Is it possible to filter by observer's original guess?

I am interested in the ability to search and export records based on the taxon proposed by the original observer, regardless of the current community identification. So if someone posted an observation of what they called an Eastern Bluebird but several subsequent IDers called it an Indigo Bunting, I’d like to be able to export this record in a search for Eastern Bluebirds. Is this possible?

1 Like

the only way i know how to 100% satisfy this kind of request is via scripts that get data from the API and then do some additional client-side filtering / processing. there are 3 ways that I can think of to get this:

  1. get identifications where the observer identified as Eastern Bluebird. get observations (only ids are required) where any user identified Indigo Bunting. for any observations where you can join / match the observation ID between the two sets, those are the observations you care about.

  2. get observations where any user identified Indigo Bunting. parse through each observation’s identifications to see if the observer identified Eastern Bluebird, and keep only those observations.

  3. get identifications where the observer identified as Eastern Bluebird. (if you can assume that the observation taxon likely is not Eastern Bluebird, then you can also add this as a filter parameter.) parse through the identifications in the associated observation to see if any reflect Indigo Bunting, and keep only those observations.

3 Likes

Sorry, the Indigo Bunting part wasn’t particularly relevant. In this example, I’d want all records in which the observer called the organism an Eastern Bluebird, whether it turned out to be an Eastern Bluebird, Indigo Bunting, Osprey, Water Oak, whatever. The current ID is not immediately relevant (for my purposes!).

1 Like

if you want to just find cases where the observer identified something as Eastern Bluebird, you can just look for identifications where the observer identified as Eastern Bluebird: https://api.inaturalist.org/v1/identifications?taxon_id=12942&own_observation=true. this can help visualize the results in a human-friendly format: https://jumear.github.io/stirfry/iNatAPIv1_identifications?taxon_id=12942&own_observation=true.

It sounds like you are interested in the first ID entered by the observer – i.e., you want to see what images observers identify as Eastern Bluebird before receiving feedback from the community. Is that correct?

In other words, Eastern Bluebird is not necessarily the current ID of the observer, because you would also want to
a) include observations where the observer originally entered an ID of Eastern Bluebird but later withdrew or changed it, and
b) not include observations where the observer originally entered a different ID and later changed it to Eastern Bluebird.

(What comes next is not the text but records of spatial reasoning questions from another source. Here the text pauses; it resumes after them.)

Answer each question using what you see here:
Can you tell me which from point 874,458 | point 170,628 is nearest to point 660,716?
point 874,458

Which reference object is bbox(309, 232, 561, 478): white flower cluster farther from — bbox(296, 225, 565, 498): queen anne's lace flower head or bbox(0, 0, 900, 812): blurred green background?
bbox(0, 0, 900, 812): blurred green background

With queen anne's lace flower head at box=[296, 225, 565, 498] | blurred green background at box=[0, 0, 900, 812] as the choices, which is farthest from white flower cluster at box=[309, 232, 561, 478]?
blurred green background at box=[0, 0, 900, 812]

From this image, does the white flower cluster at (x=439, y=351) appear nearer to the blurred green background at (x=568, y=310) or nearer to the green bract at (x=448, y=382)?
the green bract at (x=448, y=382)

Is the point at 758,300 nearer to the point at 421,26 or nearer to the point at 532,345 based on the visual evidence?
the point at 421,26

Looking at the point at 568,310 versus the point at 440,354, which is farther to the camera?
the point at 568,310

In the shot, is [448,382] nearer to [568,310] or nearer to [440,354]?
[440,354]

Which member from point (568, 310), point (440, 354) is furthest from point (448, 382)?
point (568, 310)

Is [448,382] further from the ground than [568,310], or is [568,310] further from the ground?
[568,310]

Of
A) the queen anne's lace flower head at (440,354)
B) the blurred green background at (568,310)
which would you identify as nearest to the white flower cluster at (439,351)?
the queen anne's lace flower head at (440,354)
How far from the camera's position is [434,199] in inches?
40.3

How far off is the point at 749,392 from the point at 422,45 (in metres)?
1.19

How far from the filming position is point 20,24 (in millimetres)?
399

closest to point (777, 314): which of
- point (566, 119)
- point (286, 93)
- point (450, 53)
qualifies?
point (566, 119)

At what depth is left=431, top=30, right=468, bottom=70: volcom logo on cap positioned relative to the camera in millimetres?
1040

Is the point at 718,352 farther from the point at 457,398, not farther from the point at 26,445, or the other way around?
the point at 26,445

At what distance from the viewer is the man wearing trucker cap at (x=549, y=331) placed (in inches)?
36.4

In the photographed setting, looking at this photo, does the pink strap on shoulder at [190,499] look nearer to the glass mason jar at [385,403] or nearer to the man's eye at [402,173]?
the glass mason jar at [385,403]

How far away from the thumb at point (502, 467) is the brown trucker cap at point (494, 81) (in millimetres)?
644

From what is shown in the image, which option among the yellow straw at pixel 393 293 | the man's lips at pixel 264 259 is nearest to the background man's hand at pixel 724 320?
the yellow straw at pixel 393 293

Yes, that is correct. I’m interested in the first ID entered by observers, and I want to include a) and exclude b). With nearly 90K observations, Eastern Bluebird was maybe not the best choice for discussion; let’s go with Clapper Rail instead!

Poking around on this example, it’s possible this might contain the essential information I need. It looks like when there is a subsequent discrepancy, the “ID vs Obs” value changes from “identical” to “descendant,” though I’m not sure if that precisely defines the intent of “descendant.” I just need to find a definitive example of spiphany’s case b) to confirm that this is doing what I hope it’s doing!

the thing i referenced in my last post won’t get exactly what spiphany described above, but it’s not clear to me that what you want is exactly what spiphany described either.

unless you can describe more clearly exactly what you want and why you want it, rather than continuing to guess at what you want, i think the best thing to do is simply to point you to the API and let you figure things out for yourself: https://api.inaturalist.org.

in that page, this column just describes how the taxon of that particular identification compares to the current observation taxon. if it says “descendant”, then that means the current observation taxon would be an ancestor taxon of the identification taxon (ex. obs = “birds” when identification = “eastern bluebird”).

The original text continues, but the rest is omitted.